Pada kasus lainnya, hal tersebut juga dapat membahayakan satwa liar. Investigasi terhadap kematian misterius burung laut di sepanjang pantai barat Amerika Serikat, misalnya, menemukan bahwa busa dari ganggang yang membusuk telah menghilangkan lapisan kedap air dari bulunya, sehingga menyulitkan burung untuk terbang dan menyebabkan hipotermia.

Sementara di Belanda, meskipun sangat jarang terjadi, namun sangat mungkin untuk tenggelam dalam buih laut. Misalnya, pada tahun 2020, lima orang meninggal di Belanda setelah terperangkap di bawah lapisan busa laut yang sangat besar saat berselancar.

Kemudian terakhir di Turki, lendir yang terbentuk secara alami pertama kali didokumentasikan di Turki pada 2007, namun fenomena yang terjadi di tahun 2021 merupakan fenomena terbesar. Para ahli mengindikasikan adanya kombinasi polusi dan pemanasan global yang mempercepat pertumbuhan alga yang membentuk lumpur berlendir. Ingus laut atau sea snot dihasilkan dari peristiwa kelebihan nutrisi untuk alga yang tumbuh cepat karena meghangatnya cuaca dan adanya polusi air.

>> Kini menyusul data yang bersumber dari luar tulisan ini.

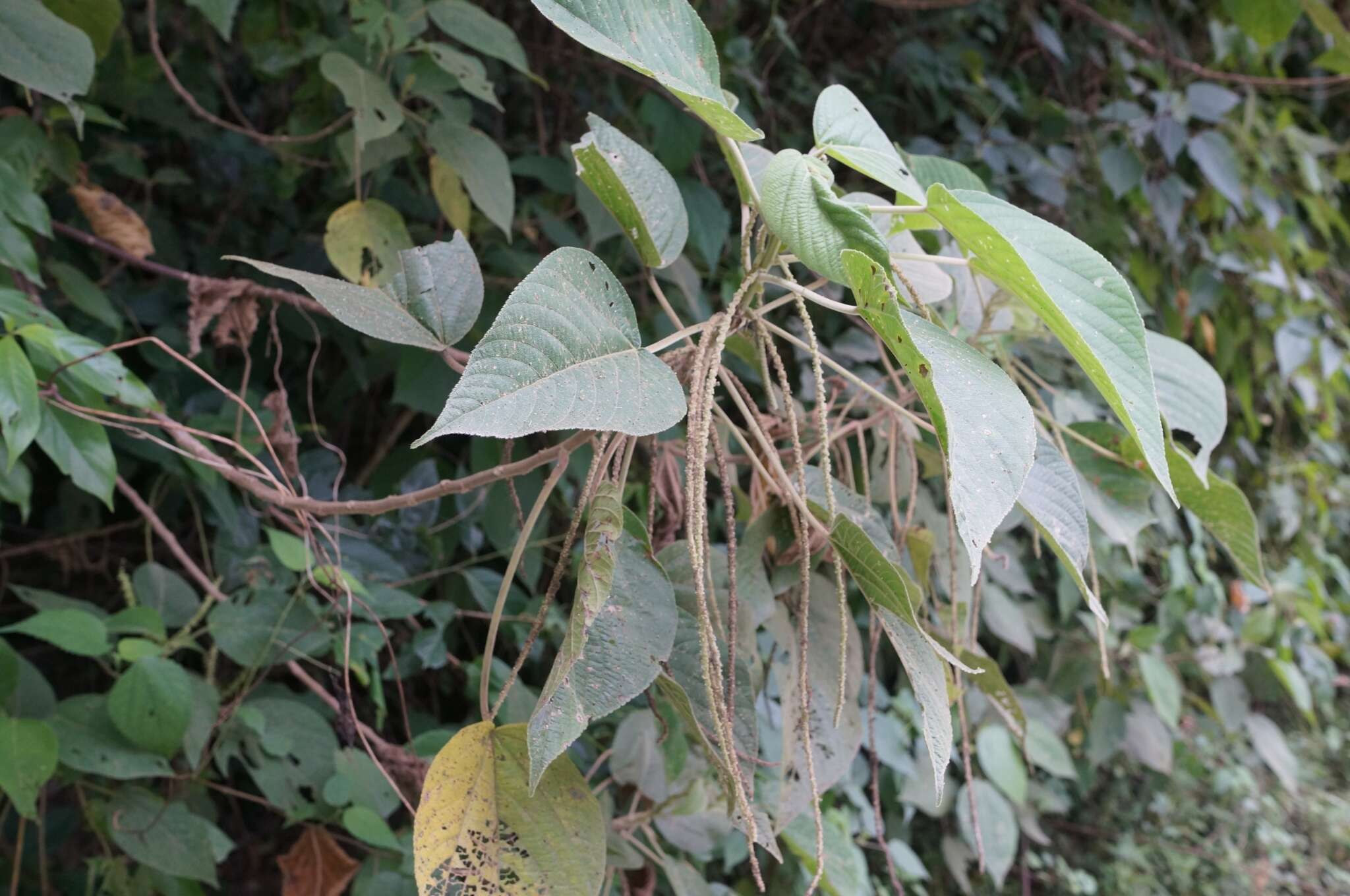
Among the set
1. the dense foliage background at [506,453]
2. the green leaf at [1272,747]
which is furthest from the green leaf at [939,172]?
the green leaf at [1272,747]

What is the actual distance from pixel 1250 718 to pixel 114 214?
1.86 meters

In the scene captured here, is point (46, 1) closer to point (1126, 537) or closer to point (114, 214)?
point (114, 214)

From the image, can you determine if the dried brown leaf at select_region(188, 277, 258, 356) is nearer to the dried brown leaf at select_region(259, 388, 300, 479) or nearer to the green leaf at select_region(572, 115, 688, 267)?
the dried brown leaf at select_region(259, 388, 300, 479)

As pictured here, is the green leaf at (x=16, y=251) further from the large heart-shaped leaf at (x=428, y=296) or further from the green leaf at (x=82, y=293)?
the large heart-shaped leaf at (x=428, y=296)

Lendir yang mengelilingi garis pantai Turki berasal dari ganggang laut mikroskopis yang disebut fitoplankton yang tumbuh sangat cepat ketika mereka memiliki akses ke nutrisi berlebih seperti nitrogen dan fosfor. Nutrisi tersebut bisa berasal dari pupuk di limpasan pertanian atau dari limbah (manusia atau industri) yang tidak diolah yang bocor ke Laut Marmara. Suhu hangat yang disebabkan oleh perubahan iklim juga dapat mempercepat pertumbuhan fitoplankton.